Time diversification also matters for Tony. He prioritizes 9:30–11:00 ET for opening drive momentum and considers 14:00–15:30 ET only when the trend persists, avoiding the dead middle where Theta and noise chew up options. He caps exposure per ticker and per setup to prevent overconcentration, and he quits early if the day’s edge isn’t there. The mix—different underlyings, multiple but defined triggers, and selective time windows—creates more ways to win while keeping risk tightly boxed in.
Define Risk Upfront: Hard Stops, Partials, Daily Drawdown Kill-Switch
Tony “Scarface” treats risk like a pre-trade invoice—you pay it once, never renegotiate mid-trade. He sets a hard stop at structural invalidation on the underlying, not on the option premium, and sizes the contract count so that hit equals one fixed R. The first partial comes at +1R to bank momentum and push the trade to breakeven protection; anything after that is earned, not hoped for. If price wobbles but structure holds, he stays; if structure breaks, he’s out—no “giving it a little room.”
His kill-switch rules are equally blunt. Two losses back-to-back or a −1.5% daily drawdown triggers an immediate shutdown, screens off, stats later. News volatility within five minutes of a release? No fresh entries. If spreads widen beyond his preset threshold or QQQ diverges for several minutes against the idea, he exits rather than “wait and see.” That’s Tony’s edge in plain English: define the risk before the click, enforce it after, and let profit targets be optional—risk limits are not.

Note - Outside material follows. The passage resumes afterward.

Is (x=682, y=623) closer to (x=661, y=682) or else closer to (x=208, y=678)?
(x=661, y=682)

Tony “Scarface” makes trading simple by design: build bias on the higher timeframes, wait for a clean mechanical trigger, and only risk a fixed R when all conditions align. His calendar is as strict as his charts—most work happens 9:30–11:00 ET, with a possible late-day window only when trend quality stays A+. By keeping a tight whitelist of liquid, high-beta names and syncing them to QQQ/NQ, he avoids the random chop that wrecks options traders, and he never forces a setup that isn’t there.

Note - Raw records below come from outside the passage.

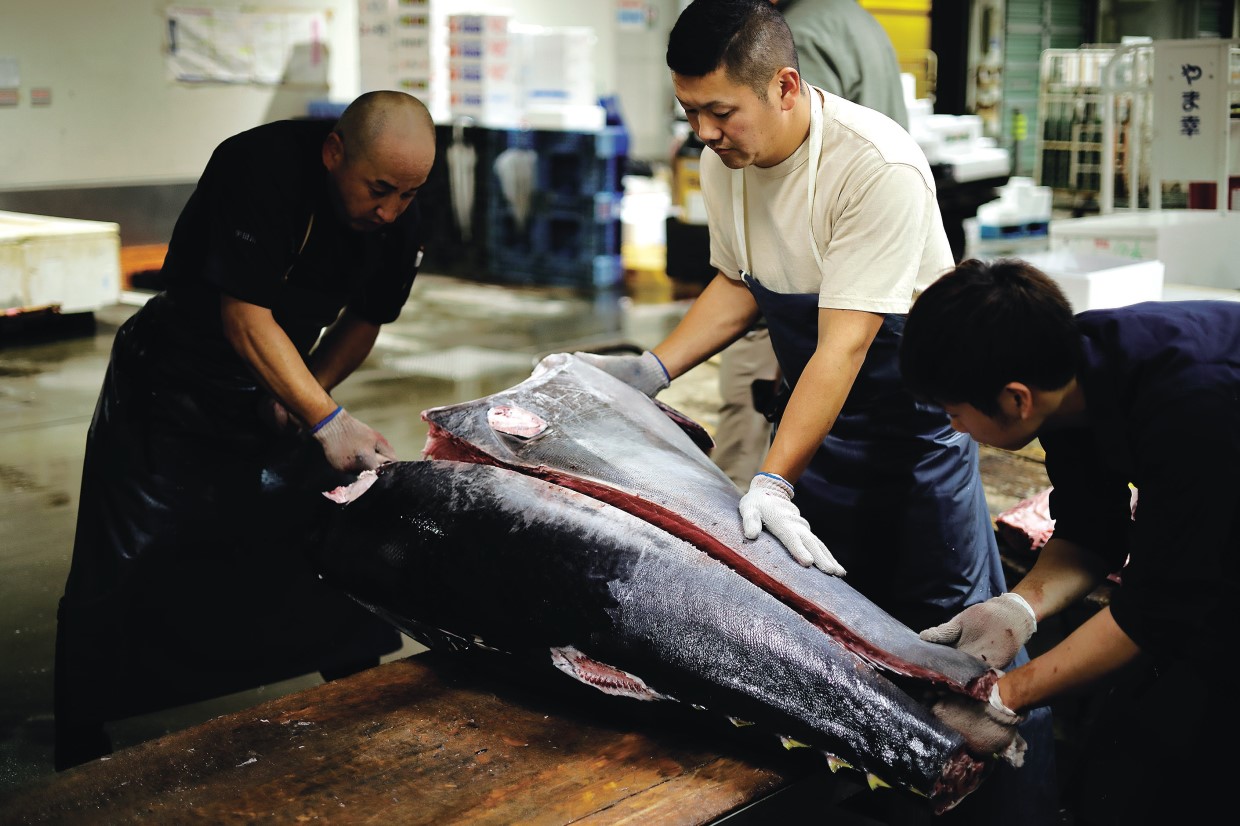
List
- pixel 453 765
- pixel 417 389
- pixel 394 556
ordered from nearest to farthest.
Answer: pixel 453 765 → pixel 394 556 → pixel 417 389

Risk is the non-negotiable backbone. Tony sizes every trade from the underlying’s structural stop, takes the first partial at +1R, and trails into higher-timeframe levels while watching for index divergence. On volatile days he widens stops and cuts size so the same dollar risk breathes with the tape; on calm days he tightens up and presses winners. Two losses or a −1.5% drawdown flips the kill switch—screen off, ego off, process on. The result is a repeatable playbook: mechanics over predictions, defined risk over hope, and disciplined execution that lets a handful of clean A+ trades pay for the inevitable scratches.